Now over in Program.cs we need to register the new interface and class with the DI Container:

builder.Services.AddDbContext<AppDbContext>(options =>    
options.UseNpgsql(connectionString.ConnectionString));

builder.Services.AddScoped<IPlatformRepository, PgSqlPlatformRepository>();

// New code
builder.Services.AddScoped<ICommandRepository, PgSqlCommandRepository>();
// End of new code

builder.Services.AddControllers();

DTOs

The last thing we're going to do in this chapter is create the associated DTOs to support Command operations.

Create the following 3 files, and place them in the Dtos folder:

  • CommandCreateDto.cs
  • CommandReadDto.cs
  • CommandUpdateDto.cs

Now populate each file as follows:

CommandCreateDto

using System.ComponentModel.DataAnnotations;

namespace CommandAPI.Dtos;

public record CommandCreateDto(
[Required]
[MaxLength(250)]
string HowTo,

[Required]
string CommandLine,

[Required]
int PlatformId);

CommandReadDto

namespace CommandAPI.Dtos;

public record CommandReadDto(
int Id,
string HowTo,
string CommandLine,
int PlatformId,
DateTime CreatedAt);

CommandUpdateDto

using System.ComponentModel.DataAnnotations;

namespace CommandAPI.Dtos;

public record CommandUpdateDto(
[Required]
[MaxLength(250)]
string HowTo,

[Required]
string CommandLine);

You've seen most of this before, the only comment I'd make is that I've intentionally excluded the ability to update the PlatformId for an existing Command. I.e. the CommandUpdateDto does not allow you to pass PlatformId whereas CommandCreateDto does. This is a deliberate design decision on my part.

Version Control

With the code complete, (we'll exercise this code in the next chapter) - it's time to commit our code. A summary of those steps can be found below, for a more detailed overview refer to Chapter 5

  • Save all files
  • git add .
  • git commit -m "add command model and associated artifacts"
  • git push (will fail - copy suggestion)
  • git push --set-upstream origin chapter_8_relationships
  • Move to GitHub and complete the PR process through to merging
  • Back at a command prompt: git checkout main
  • git pull

Conclusion

This may seem like a bit of an odd place to end the chapter - we can't really test that much of what we've done as we don't have any endpoints yet - we do all that in Chapter 9.
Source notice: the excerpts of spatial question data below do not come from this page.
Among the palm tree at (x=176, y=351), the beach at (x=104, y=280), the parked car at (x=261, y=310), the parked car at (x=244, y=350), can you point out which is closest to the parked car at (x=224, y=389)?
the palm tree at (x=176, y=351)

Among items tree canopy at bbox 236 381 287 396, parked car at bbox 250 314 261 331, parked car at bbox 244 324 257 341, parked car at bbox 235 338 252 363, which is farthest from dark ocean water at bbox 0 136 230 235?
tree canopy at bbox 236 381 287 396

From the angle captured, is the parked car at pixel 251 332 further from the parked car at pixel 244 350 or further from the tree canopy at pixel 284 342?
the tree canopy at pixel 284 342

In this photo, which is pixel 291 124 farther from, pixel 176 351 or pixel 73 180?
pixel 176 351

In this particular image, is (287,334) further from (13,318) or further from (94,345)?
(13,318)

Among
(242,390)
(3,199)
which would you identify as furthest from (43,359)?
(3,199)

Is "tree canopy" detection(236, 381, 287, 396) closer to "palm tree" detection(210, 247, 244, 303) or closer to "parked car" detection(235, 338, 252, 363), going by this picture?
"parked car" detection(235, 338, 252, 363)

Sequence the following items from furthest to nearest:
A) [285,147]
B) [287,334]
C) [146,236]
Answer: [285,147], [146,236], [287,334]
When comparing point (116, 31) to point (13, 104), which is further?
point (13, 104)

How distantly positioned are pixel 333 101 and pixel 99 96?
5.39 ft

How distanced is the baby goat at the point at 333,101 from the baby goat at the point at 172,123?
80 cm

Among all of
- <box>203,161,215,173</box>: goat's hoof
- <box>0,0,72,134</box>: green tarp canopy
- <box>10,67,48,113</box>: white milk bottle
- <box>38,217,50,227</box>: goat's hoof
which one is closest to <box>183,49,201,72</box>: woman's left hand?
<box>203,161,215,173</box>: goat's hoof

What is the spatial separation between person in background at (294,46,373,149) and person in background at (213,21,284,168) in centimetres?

We covered a lot in this chapter, most of it review and embedding of knowledge, the novelty came in setting up our 2nd model and how we can establish relationships with other existing models.

The other takeaway I hope you have is more generic in nature, and that is about the need to continually weigh options and make design decisions. It's hard, but arguably the most interesting part of being a developer.